__EXTRAIT__
- - -
Diffamation - Injures publiques

Citation, retenant la qualification d'injures publiques

Erreur de qualification, s'agissant d'une diffamation

Requalification par la juridiction : impossible, en l'état de la citation fixant définitivement la qualification

Résumé🔗

En matière d'infraction à la loi sur la presse, la citation introductive d'instance des parties civiles, qui a régulièrement mis l'action publique en mouvement, fixe définitivement la nature et l'étendue des poursuites quant aux faits et à leur qualification.

En l'espèce, la citation délivrée à la requête de C. et M. T. à l'encontre de F. L., après avoir spécifié l'écrit incriminé, et qualifié les propos qui y étaient tenus d'outrageants, a retenu, à la charge de celle-ci, le délit d'injures publiques envers les particuliers, prévu et réprimé par les articles 31 alinéa 2 et 35 alinéa 2 de l'ordonnance souveraine du 3 juin 1910 sur la liberté de la presse.
- - -
Lignes issues d'une collection de données:
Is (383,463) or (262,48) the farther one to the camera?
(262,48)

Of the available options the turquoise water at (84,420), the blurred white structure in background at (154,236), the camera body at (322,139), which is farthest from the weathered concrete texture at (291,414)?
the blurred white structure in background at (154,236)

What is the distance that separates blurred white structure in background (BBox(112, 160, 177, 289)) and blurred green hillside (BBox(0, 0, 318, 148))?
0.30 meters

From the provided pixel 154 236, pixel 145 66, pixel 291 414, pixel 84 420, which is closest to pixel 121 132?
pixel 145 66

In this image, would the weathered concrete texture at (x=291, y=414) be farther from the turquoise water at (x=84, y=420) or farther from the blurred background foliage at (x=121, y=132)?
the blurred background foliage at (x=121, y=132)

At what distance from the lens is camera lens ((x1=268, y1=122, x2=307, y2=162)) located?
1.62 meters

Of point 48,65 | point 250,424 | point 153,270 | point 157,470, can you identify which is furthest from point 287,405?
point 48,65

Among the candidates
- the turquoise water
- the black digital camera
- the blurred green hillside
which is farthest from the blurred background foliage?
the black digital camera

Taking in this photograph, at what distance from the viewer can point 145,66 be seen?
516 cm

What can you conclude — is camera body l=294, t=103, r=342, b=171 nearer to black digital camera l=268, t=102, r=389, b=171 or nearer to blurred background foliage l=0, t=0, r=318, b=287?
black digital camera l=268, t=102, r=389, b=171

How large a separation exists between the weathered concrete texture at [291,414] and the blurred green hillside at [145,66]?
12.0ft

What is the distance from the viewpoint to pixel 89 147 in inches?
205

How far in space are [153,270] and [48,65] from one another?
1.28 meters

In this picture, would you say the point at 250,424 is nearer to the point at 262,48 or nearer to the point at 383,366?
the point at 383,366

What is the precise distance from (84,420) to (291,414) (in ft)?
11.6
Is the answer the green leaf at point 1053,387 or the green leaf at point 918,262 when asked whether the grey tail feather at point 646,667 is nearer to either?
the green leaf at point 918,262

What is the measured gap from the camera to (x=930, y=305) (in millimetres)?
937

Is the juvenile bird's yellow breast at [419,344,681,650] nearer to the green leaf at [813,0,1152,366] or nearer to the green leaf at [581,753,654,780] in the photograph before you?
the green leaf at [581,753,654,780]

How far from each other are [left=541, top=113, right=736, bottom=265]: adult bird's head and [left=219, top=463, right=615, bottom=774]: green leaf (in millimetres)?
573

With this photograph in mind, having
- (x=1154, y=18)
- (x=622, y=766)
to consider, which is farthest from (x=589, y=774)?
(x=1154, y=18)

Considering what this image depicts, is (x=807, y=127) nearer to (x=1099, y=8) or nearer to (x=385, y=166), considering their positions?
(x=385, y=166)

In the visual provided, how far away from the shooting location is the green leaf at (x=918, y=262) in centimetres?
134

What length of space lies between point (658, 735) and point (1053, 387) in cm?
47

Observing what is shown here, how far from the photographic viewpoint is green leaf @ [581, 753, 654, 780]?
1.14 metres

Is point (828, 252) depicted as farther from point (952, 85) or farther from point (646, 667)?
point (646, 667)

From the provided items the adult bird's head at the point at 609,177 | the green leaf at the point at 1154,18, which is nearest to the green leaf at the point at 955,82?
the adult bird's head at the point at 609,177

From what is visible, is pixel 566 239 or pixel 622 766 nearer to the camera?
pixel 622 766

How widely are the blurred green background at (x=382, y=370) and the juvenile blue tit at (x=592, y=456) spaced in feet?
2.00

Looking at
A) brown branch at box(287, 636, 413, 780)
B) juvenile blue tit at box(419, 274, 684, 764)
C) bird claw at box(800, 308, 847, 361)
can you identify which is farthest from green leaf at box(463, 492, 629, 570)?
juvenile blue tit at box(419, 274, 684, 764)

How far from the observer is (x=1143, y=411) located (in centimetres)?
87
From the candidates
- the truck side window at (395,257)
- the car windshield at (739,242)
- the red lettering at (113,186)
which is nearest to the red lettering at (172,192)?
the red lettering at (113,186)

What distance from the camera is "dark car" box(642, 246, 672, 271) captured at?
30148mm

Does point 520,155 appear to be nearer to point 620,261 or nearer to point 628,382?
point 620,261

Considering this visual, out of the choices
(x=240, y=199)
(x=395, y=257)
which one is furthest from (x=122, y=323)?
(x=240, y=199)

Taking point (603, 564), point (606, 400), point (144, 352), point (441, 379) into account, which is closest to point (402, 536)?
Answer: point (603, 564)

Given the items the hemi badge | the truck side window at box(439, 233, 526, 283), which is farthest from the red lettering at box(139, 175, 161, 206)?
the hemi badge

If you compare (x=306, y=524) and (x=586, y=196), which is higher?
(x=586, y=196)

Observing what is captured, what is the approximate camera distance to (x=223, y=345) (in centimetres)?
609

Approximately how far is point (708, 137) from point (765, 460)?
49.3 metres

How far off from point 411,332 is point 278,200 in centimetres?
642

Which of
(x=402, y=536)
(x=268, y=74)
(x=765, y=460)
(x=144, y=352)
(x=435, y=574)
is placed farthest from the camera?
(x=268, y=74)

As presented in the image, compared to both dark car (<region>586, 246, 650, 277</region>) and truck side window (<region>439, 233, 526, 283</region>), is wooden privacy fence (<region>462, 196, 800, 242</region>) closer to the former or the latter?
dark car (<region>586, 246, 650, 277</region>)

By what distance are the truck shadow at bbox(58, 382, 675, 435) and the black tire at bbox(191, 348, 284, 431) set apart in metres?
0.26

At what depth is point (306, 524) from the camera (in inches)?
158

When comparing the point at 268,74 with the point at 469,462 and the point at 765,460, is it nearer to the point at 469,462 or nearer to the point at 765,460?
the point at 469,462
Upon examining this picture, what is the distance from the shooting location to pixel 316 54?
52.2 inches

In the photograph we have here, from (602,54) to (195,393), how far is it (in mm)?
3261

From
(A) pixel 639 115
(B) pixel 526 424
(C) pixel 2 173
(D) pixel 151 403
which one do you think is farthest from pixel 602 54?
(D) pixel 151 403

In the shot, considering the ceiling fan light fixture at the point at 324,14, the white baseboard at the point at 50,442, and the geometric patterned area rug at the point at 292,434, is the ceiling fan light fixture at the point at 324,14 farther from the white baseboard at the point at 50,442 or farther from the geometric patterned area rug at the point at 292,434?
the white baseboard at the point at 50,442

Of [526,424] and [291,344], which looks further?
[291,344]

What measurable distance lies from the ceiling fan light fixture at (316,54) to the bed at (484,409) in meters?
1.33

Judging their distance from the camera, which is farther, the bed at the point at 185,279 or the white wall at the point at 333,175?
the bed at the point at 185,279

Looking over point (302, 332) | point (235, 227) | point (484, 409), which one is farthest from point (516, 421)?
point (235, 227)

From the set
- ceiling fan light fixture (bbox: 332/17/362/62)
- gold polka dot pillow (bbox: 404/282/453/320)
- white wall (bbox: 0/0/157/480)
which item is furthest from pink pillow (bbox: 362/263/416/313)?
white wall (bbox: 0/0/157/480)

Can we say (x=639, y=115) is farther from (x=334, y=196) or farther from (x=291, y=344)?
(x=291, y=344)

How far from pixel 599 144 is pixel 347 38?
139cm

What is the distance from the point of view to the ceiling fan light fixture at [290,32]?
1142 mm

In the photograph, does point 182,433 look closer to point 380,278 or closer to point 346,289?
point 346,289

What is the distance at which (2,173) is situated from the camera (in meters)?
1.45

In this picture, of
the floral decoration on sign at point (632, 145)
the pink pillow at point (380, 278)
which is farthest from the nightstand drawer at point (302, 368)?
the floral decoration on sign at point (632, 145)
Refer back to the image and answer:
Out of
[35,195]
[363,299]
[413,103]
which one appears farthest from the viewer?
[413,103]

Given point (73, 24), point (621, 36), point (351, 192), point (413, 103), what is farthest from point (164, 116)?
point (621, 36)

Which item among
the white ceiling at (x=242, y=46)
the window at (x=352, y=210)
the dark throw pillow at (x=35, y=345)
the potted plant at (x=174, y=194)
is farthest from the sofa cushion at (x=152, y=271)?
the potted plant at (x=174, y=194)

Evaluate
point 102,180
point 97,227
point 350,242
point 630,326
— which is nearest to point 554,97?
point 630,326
- - -
__EXERCICES__
1/ D'après l'extrait sur la diffamation et les injures publiques, quel délit la citation a-t-elle retenu à la charge de F. L. ?
2/ Rédigez la suite de l'extrait sur la diffamation et les injures publiques, en partant de sa dernière phrase.

__RÉPONSES PAR EXERCICE__
1/ Le délit d'injures publiques envers les particuliers.

2/
En conséquence il appartient seulement à la Cour de déterminer si les faits reprochés à l'inculpé sont, ou non, constitutifs de ce délit. À cet égard, les premiers juges ont, à bon droit, relevé que la distribution de l'écrit rédigé par F. L. à diverses personnes physiques et morales caractérisait la publicité, au sens de l'article 15 de l'ordonnance souveraine du 3 juin 1910 ; c'est également, à juste titre, que les premiers juges ont retenu que le contenu du courrier adressé par F. L. à ces mêmes personnes ne présentait pas de caractère injurieux, au sens de l'article 31 alinéa 2 de l'ordonnance susvisée, dès lors qu'aucun terme de mépris, invective ou expression outrageante ne renfermant l'imputation d'aucun fait, ne pouvait y être décelé.

En revanche, c'est à tort que les premiers juges ont requalifié les faits commis par F. L., en retenant à l'encontre de celle-ci un délit de diffamation, en ce que l'écrit litigieux contenait l'imputation de faits portant atteinte à l'honneur et à la considération de C. et M. T., contre lesquels il était dirigé, alors que la citation avait définitivement fixé la nature et l'étendue des poursuites quant aux faits et à leur qualification, qui ne pouvait être modifiée par référence à l'ordonnance souveraine précitée.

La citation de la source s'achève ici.